Alex Mucchielli, um especialista em processos psicossociais de construção da identidade explica porque é que a mudança de mentalidades a nível do igualdade entre sexos é um processo tão lento e tão difícil, mesmo quando se trata de situações de violência muito objetivas, as quais encontram nos media um eco considerável: «Uma vaga insegurança atinge os homens mesmo se eles estão longe de ser machistas e se, como todos os seus contemporâneos, condenam a violência. Eles ressentem vagamente que esse movimento social não é outra coisa se não um signo suplementar da desaparição de um dos quadros sociais fixos de referência dos tempos passados: a clara distinção da superioridade do homem sobre a mulher. O modelo passado cedeu o lugar à igualdade sexual, à indiferenciação dos papéis sexuais, à negociação das atribuições…, mas estas ideias ainda não se concretizaram generalizadamente nos comportamentos. Estas últimas condutas permanecem por inventar e é em parte isso o que angustia o homem contemporâneo.»

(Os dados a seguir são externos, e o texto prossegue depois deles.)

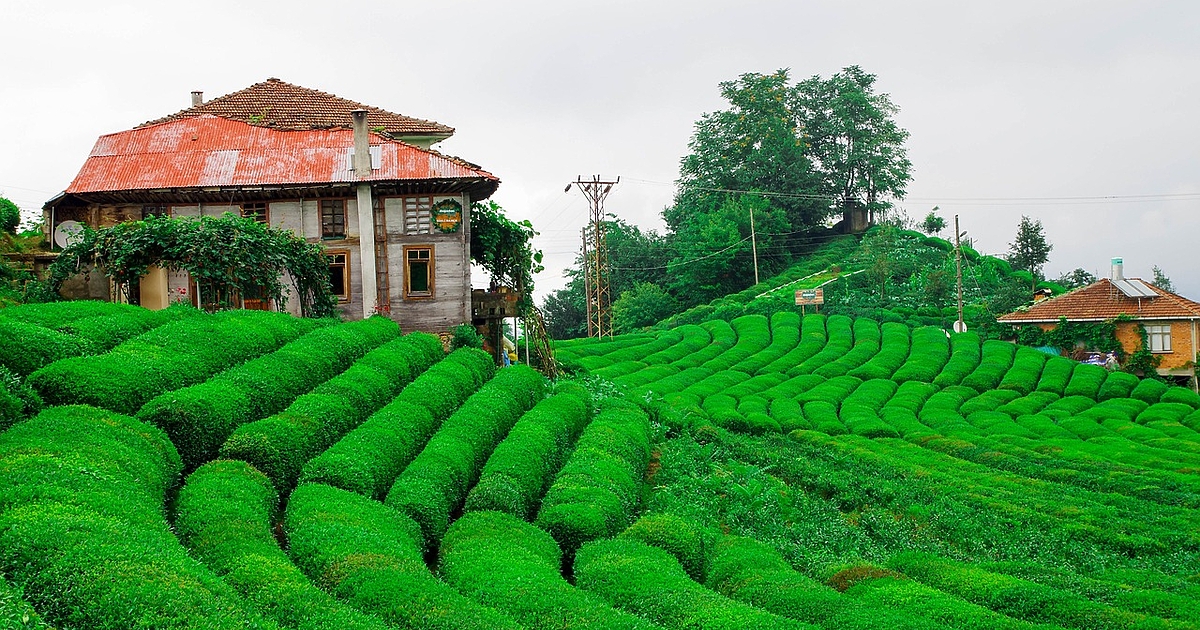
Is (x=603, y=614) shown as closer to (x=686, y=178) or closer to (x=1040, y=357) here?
(x=1040, y=357)

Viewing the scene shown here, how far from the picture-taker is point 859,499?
24.0 metres

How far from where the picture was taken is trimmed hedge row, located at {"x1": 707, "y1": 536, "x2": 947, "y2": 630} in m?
Answer: 13.7

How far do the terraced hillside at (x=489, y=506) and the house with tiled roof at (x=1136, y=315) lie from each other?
2183 cm

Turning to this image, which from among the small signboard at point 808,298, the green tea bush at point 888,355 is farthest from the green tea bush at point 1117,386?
the small signboard at point 808,298

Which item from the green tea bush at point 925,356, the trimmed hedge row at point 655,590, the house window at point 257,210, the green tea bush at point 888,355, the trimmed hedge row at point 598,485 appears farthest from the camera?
the green tea bush at point 888,355

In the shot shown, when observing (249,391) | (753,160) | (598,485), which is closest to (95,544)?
(249,391)

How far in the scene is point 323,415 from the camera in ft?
62.7

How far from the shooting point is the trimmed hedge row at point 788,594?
1373 cm

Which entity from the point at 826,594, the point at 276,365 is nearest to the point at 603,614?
the point at 826,594

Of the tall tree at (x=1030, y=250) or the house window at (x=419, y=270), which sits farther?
the tall tree at (x=1030, y=250)

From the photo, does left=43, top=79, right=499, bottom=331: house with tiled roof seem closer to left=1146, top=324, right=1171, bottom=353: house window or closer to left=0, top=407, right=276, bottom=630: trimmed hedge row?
left=0, top=407, right=276, bottom=630: trimmed hedge row

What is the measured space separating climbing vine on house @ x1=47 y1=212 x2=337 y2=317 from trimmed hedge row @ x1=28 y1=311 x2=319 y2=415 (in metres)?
2.46

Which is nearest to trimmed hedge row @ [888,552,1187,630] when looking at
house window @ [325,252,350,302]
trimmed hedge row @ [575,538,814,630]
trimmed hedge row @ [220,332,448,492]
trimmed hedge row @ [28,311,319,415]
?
trimmed hedge row @ [575,538,814,630]

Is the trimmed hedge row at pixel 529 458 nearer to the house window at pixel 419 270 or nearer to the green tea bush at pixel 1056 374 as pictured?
the house window at pixel 419 270
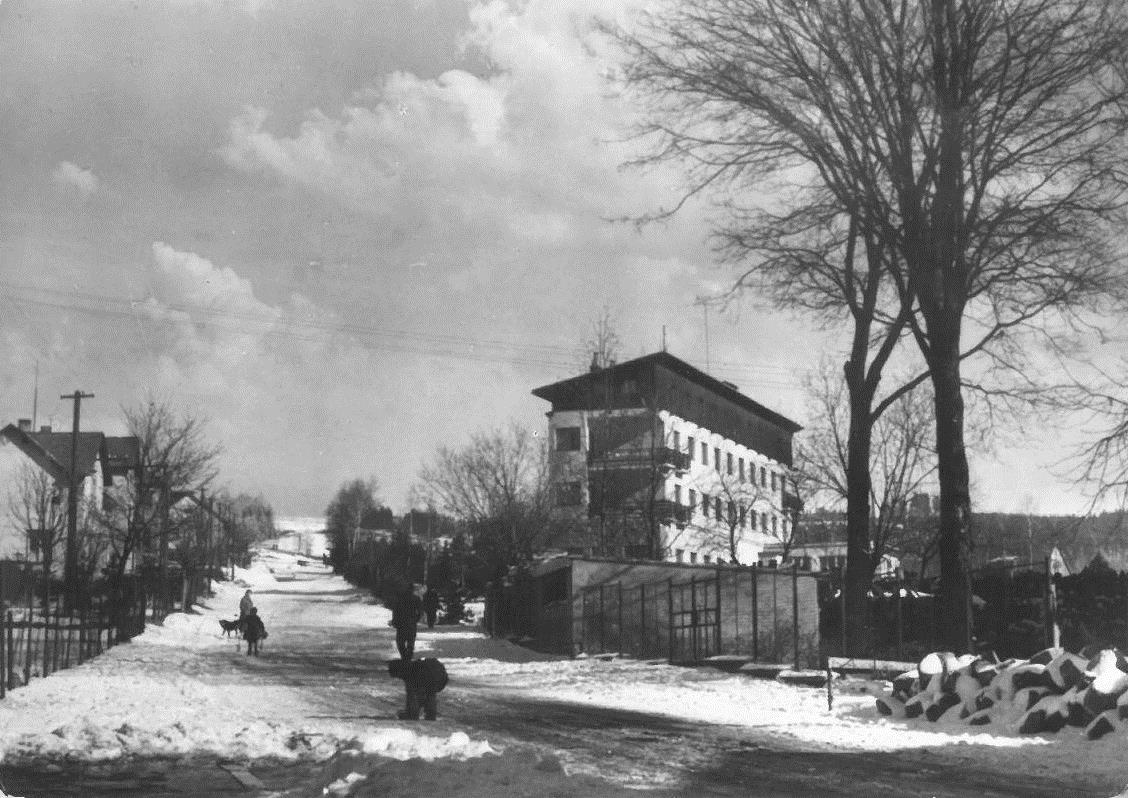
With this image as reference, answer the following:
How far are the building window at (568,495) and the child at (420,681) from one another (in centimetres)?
3967

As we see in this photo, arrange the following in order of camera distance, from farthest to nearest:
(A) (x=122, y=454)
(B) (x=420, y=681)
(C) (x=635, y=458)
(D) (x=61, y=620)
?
(A) (x=122, y=454)
(C) (x=635, y=458)
(D) (x=61, y=620)
(B) (x=420, y=681)

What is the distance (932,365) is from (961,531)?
2827mm

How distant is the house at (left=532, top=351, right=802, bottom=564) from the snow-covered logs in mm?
24296

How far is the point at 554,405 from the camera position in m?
67.2

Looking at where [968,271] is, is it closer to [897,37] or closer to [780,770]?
[897,37]

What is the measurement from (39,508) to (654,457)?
1083 inches

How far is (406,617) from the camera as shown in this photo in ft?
83.6

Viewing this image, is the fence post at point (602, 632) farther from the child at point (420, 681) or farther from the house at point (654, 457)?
the child at point (420, 681)

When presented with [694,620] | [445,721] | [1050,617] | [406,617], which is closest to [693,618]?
[694,620]

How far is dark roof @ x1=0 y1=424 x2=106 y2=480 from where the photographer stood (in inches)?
2980

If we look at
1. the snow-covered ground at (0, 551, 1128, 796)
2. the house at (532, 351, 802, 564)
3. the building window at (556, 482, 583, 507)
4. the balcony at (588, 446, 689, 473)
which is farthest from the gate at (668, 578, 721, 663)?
the building window at (556, 482, 583, 507)

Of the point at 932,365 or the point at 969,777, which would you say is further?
the point at 932,365

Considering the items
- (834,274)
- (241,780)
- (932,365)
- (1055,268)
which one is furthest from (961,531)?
(241,780)

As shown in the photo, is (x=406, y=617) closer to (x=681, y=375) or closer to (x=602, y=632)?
(x=602, y=632)
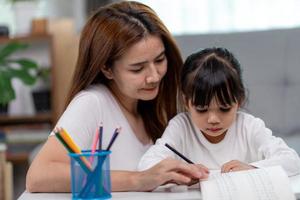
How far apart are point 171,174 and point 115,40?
1.39 ft

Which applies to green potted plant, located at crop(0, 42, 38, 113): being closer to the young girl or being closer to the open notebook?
the young girl

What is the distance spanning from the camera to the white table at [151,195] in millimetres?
1229

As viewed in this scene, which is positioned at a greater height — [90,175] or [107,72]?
[107,72]

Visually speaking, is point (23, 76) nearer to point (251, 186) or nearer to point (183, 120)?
point (183, 120)

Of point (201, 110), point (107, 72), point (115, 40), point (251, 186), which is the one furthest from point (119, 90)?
point (251, 186)

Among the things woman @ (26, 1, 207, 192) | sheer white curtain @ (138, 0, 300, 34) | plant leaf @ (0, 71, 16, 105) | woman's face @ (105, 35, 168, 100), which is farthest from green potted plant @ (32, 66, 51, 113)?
woman's face @ (105, 35, 168, 100)

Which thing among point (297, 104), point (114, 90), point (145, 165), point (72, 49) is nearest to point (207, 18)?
point (72, 49)

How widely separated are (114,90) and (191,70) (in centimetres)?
30

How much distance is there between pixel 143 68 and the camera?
1565 millimetres

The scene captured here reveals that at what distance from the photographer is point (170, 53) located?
1.65 meters

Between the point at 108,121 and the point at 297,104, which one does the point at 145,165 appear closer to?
the point at 108,121

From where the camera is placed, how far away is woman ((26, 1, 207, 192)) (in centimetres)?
143

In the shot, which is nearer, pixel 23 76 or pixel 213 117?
pixel 213 117

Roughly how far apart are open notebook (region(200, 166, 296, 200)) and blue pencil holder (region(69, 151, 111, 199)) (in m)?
0.18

Hoje, no dia em que passam cinco anos da eleição do Papa Francisco, é um bom dia para lembrar que MeToo chegou em boa hora, e que este é o tempo de saudar os esforços em prol da igualdade de direitos entre homens e mulheres, no respeito pela diferenciação das qualidades, dos interesses e das características pessoais que faz parte da natureza humana. Em grande parte porque, se o Papa Francisco trouxe à Igreja católica um Tempo novo, de aproximação ao Projecto de Cristo, de alegria na fé, de confiança no ser humano, de visibilidade dos invisíveis, também não deixou para depois a questão feminina. Por isso mesmo, nos lembra muitas vezes que há por aí um machismo de saias, tão pernicioso e triste como aquele outro mecanismo de proteção e difícil processo de mudança de mentalidades e maturação da identidade, de que fala Mucchielli. Agora, é Tempo de mudar, por uma humanidade melhor. O Papa Francisco chama-lhe o contributo indispensável do «génio feminino»: obrigada, Santo Padre!